Not long after the attack, he was transferred to a maximum-security prison in Kumamoto and it was there that he was baptized.
Pastor Yoji Nakamura, 42, from the Kumamoto Harvest Church who counsels inmates at the prison, first met Aoki at a Christmas party in 2004.
“He was very sincere about wanting to turn over a new leaf; there was no need to persuade him. He started corresponding with me, and at his request, I would also see him once every two months,” he says.
Aoki was released in March last year, and with help from his older sister, rented a room in an apartment near Pastor Nakamura’s church.
“He would come every day, and help to clean and take care of the place,” says Pastor Nakamura.

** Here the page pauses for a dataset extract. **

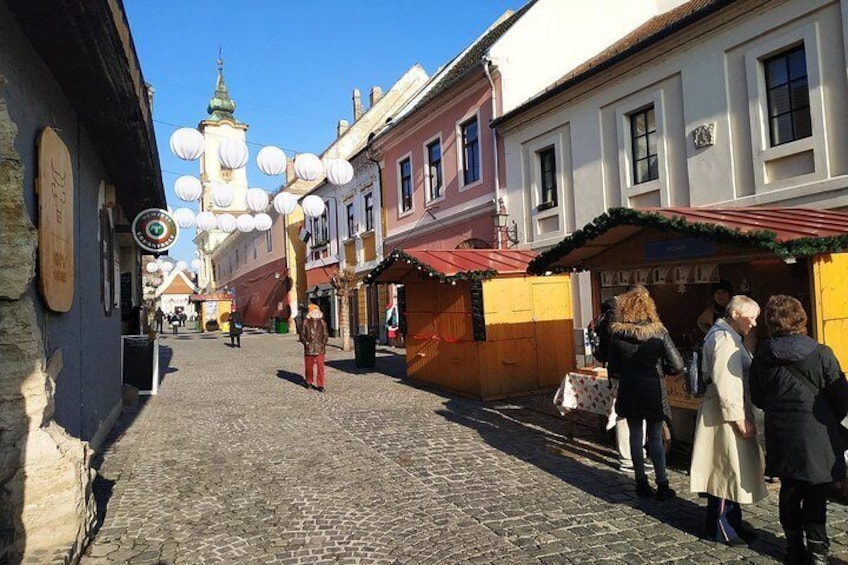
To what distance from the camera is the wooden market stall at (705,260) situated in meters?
5.21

The former gangster came to Singapore in February this year on a City Harvest scholarship and recently completed his theology course, sitting through the English lessons with the help of a translator.
Not proud of the life he has led, he says: “I know I’ve hurt a lot of people ever since I was 15. I pray every day to find release from all the pain and suffering I have inflicted.”
Setting up a halfway house for former convicts is what he most wants to do now, to help them avoid going back to their old ways. He will be working on the project with Pastor Nakamura.
“After I’ve done this, perhaps I will go and see my children. They know me as a yakuza father. I don’t want to see them until I have done something worthwhile,” he says.